The original dataset includes chords with inversions and much more complicated
variations. You make want to use these more complex data in the futue, but for
now we have simplified 7th chords and ommited many songs from the dataset that
have more complicated chords.
**That is why our dataset includes only 216 songs, then the original contains over 700.**

---
## Part 7: Chord Distribution

How often does each chord appear? This tells us about common patterns in
popular music.

In [113]:
chord_counts = Counter(all_chords)

print("Chord distribution (most common first):\n")
for chord, count in chord_counts.most_common():
    bar = "█" * (count // 500)  # Simple text bar chart
    print(f"  {chord:5s}: {count:5d} {bar}")

Chord distribution (most common first):

  |    : 15651 ███████████████████████████████
  I    : 11391 ██████████████████████
  V    :  8621 █████████████████
  i    :  3218 ██████
  v    :   902 █
  b    :   452 


**What does this tell us?**

- **I** dominates — most songs emphasize the tonic chord
- **IV** and **V** are the next most common (the classic I-IV-V progression)
- Minor chords (i, vi, ii, iv) appear less frequently
- **bVII** and **VII** are relatively rare

This imbalance will affect our neural network — it will learn more about
common chords than rare ones.

In 2–4 sentences:
- What chord(s) seem most common?
- How might this imbalance affect a model trained to predict the next chord?
  


### Double click here to edit
I .
The appearence might not be accurate for the prediction because the best results is not only based on the it but also the chord structure and how the progression resolves, if we follow this rule we might end up getting song with onlt one chord.

In [120]:
# What fraction of all chords is just "I"?
i_percentage = chord_counts["I"] / len(all_chords) * 100
print(f"The 'I' chord makes up {i_percentage:.1f}% of all chord occurrences!")

The 'I' chord makes up 28.3% of all chord occurrences!


---
## Part 8: Why One-Hot Encoding?

Now we need to convert these chord symbols into numbers for our neural network.

**The naive approach**: assign each chord an integer.

In [121]:
naive_encoding = {chord: i for i, chord in enumerate(unique_chords)}
print("Naive integer encoding:")
for chord, idx in naive_encoding.items():
    print(f"  {chord} → {idx}")

◆ DATASET SECTION:
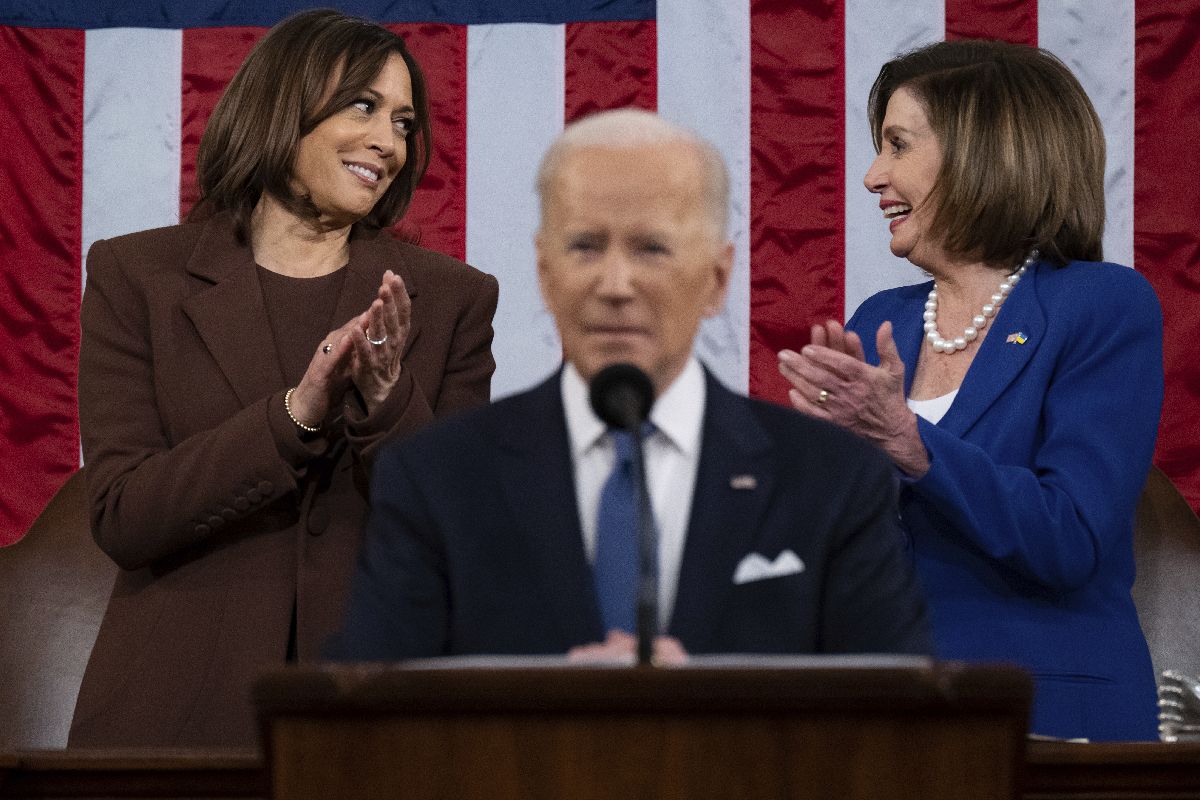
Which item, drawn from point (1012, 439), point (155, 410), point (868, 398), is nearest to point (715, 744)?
point (868, 398)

◆ GIVEN TASK A: According to the chord dataset notebook, how many songs does the simplified dataset include?
◆ GIVEN TASK B: List the minor chords that the chord dataset notebook names as appearing less frequently.
◆ GIVEN TASK C: Write what comes next in the chord dataset notebook, picking up right after its last line.
The material above is separate from the chord dataset notebook.

◆ RIGHT ANSWER A: 216 songs.

◆ RIGHT ANSWER B: i, vi, ii, iv

◆ RIGHT ANSWER C:
Naive integer encoding:
  I → 0
  V → 1
  b → 2
  i → 3
  v → 4
  | → 5


**Why is this problematic?**

If we feed these integers directly into a linear layer, the model might learn
that:
- "I" (0) and "IV" (1) are "close" because 0 and 1 are close numbers
- "I" (0) and "vi" (9) are "far apart" because 0 and 9 are distant

But musically, this makes no sense! The relationship between chords isn't
captured by arbitrary index numbers.

**One-hot encoding** solves this by treating all categories as **equidistant**.
Each chord becomes a vector of zeros with a single 1 at its position.

### Think About It

In the naive encoding, "IV" is encoded as 1 and "V" as 2. A neural network
might learn these are "close" because 1 and 2 are close numbers.

Is this good or bad? Actually, IV and V *are* musically related — they're
both major chords commonly used together. So sometimes the naive encoding
creates useful relationships **by accident**.

The problem is that it also creates *meaningless* relationships. Is "I" (0)
really maximally different from "vi" (9)? Not musically!

**One-hot encoding** gives us a clean slate. All chords start equidistant,
and the network learns *actual* relationships from the data.

In your own words:
- Why can integer (naive) encoding be misleading for chord categories?
- What does one-hot encoding fix?


### Double click here to edit

Replace this text with your response.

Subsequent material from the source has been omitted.